### AIM 1
In the ServiceNow test patch, write out the part starting at "From 8cc6d1446fcebde78fa682d9d5aa127f2933c2b6 Mon" and ending at "insertions(+), 8 deletions(-)", substituting "additions" for "insertions".
### AIM 2
In the ServiceNow test patch, what host value does the mocked get_extraction_config return?
### AIM 3
Carry the ServiceNow test patch on from the point where it stops.

-------- TEXT PROVIDED

From 8cc6d1446fcebde78fa682d9d5aa127f2933c2b6 Mon Sep 17 00:00:00 2001
From: Navarone Feekery <13634519+navarone-feekery@users.noreply.github.com>
Date: Wed, 27 Sep 2023 16:45:20 +0200
Subject: [PATCH 06/12] Fix missed tests

---
 tests/sources/test_servicenow.py | 50 +++++++++++++++++++++++++++-----
 1 file changed, 42 insertions(+), 8 deletions(-)

diff --git a/tests/sources/test_servicenow.py b/tests/sources/test_servicenow.py
index 375e64472..4e3354956 100644
--- a/tests/sources/test_servicenow.py
+++ b/tests/sources/test_servicenow.py
@@ -28,13 +28,14 @@
 
 
 @asynccontextmanager
-async def create_service_now_source():
+async def create_service_now_source(use_text_extraction_service=False):
     async with create_source(
         ServiceNowDataSource,
         url="http://127.0.0.1:1234",
         username="admin",
         password="changeme",
         services="*",
+        use_text_extraction_service=use_text_extraction_service,
     ) as source:
         yield source
 
@@ -402,7 +403,7 @@ async def test_fetch_attachment_content_with_doit():
             return_value=MockResponse(res=b"Attachment Content", headers={})
         )
 
-        response = await source.servicenow_client.fetch_attachment_content(
+        response = await source.get_content(
             metadata={
                 "id": "id_1",
                 "_timestamp": "1212-12-12 12:12:12",
@@ -419,6 +420,39 @@ async def test_fetch_attachment_content_with_doit():
         }
 
 
+@pytest.mark.asyncio
+async def test_fetch_attachment_content_with_extraction_service():
+    with patch(
+        "connectors.content_extraction.ContentExtraction.extract_text",
+        return_value="Attachment Content",
+    ), patch(
+        "connectors.content_extraction.ContentExtraction.get_extraction_config",
+        return_value={"host": "http://localhost:8090"},
+    ):
+        async with create_service_now_source(
+            use_text_extraction_service=True
+        ) as source:
+            source.servicenow_client._api_call = mock.AsyncMock(
+                return_value=MockResponse(res=b"Attachment Content", headers={})
+            )
+
+            response = await source.get_content(
+                metadata={
+                    "id": "id_1",
+                    "_timestamp": "1212-12-12 12:12:12",
+                    "file_name": "file_1.txt",
+                    "size_bytes": "2048",
+                },
+                doit=True,
+            )
+
+            assert response == {
+                "_id": "id_1",
+                "_timestamp": "1212-12-12 12:12:12",
+                "body": "Attachment Content",
+            }
+
+
 @pytest.mark.asyncio
 async def test_fetch_attachment_content_with_upper_extension():
     async with create_service_now_source() as source:
@@ -426,7 +460,7 @@ async def test_fetch_attachment_content_with_upper_extension():
             return_value=MockResponse(res=b"Attachment Content", headers={})

----------------
-------- MATERIAL PROVIDED

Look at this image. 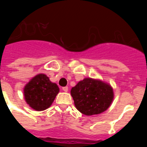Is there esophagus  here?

----------------

### EXERCISE OUTPUT 1
From 8cc6d1446fcebde78fa682d9d5aa127f2933c2b6 Mon Sep 17 00:00:00 2001
From: Navarone Feekery <13634519+navarone-feekery@users.noreply.github.com>
Date: Wed, 27 Sep 2023 16:45:20 +0200
Subject: [PATCH 06/12] Fix missed tests

---
 tests/sources/test_servicenow.py | 50 +++++++++++++++++++++++++++-----
 1 file changed, 42 additions(+), 8 deletions(-)

### EXERCISE OUTPUT 2
http://localhost:8090

### EXERCISE OUTPUT 3
         )
 
-        response = await source.servicenow_client.fetch_attachment_content(
+        response = await source.get_content(
             metadata={
                 "id": "id_1",
                 "_timestamp": "1212-12-12 12:12:12",
@@ -450,7 +484,7 @@ async def test_fetch_attachment_content_without_doit():
             return_value=MockResponse(res=b"Attachment Content", headers={})
         )
 
-        response = await source.servicenow_client.fetch_attachment_content(
+        response = await source.get_content(
             metadata={
                 "id": "id_1",
                 "_timestamp": "1212-12-12 12:12:12",
@@ -469,7 +503,7 @@ async def test_fetch_attachment_content_with_exception():
             side_effect=Exception("Something went wrong")
         )
 
-        response = await source.servicenow_client.fetch_attachment_content(
+        response = await source.get_content(
             metadata={
                 "id": "id_1",
                 "_timestamp": "1212-12-12 12:12:12",
@@ -489,7 +523,7 @@ async def test_fetch_attachment_content_with_unsupported_extension_then_skip():
             return_value=MockResponse(res=b"Attachment Content", headers={})
         )
 
-        response = await source.servicenow_client.fetch_attachment_content(
+        response = await source.get_content(
             metadata={
                 "id": "id_1",
                 "_timestamp": "1212-12-12 12:12:12",
@@ -509,7 +543,7 @@ async def test_fetch_attachment_content_without_extension_then_skip():
             return_value=MockResponse(res=b"Attachment Content", headers={})
         )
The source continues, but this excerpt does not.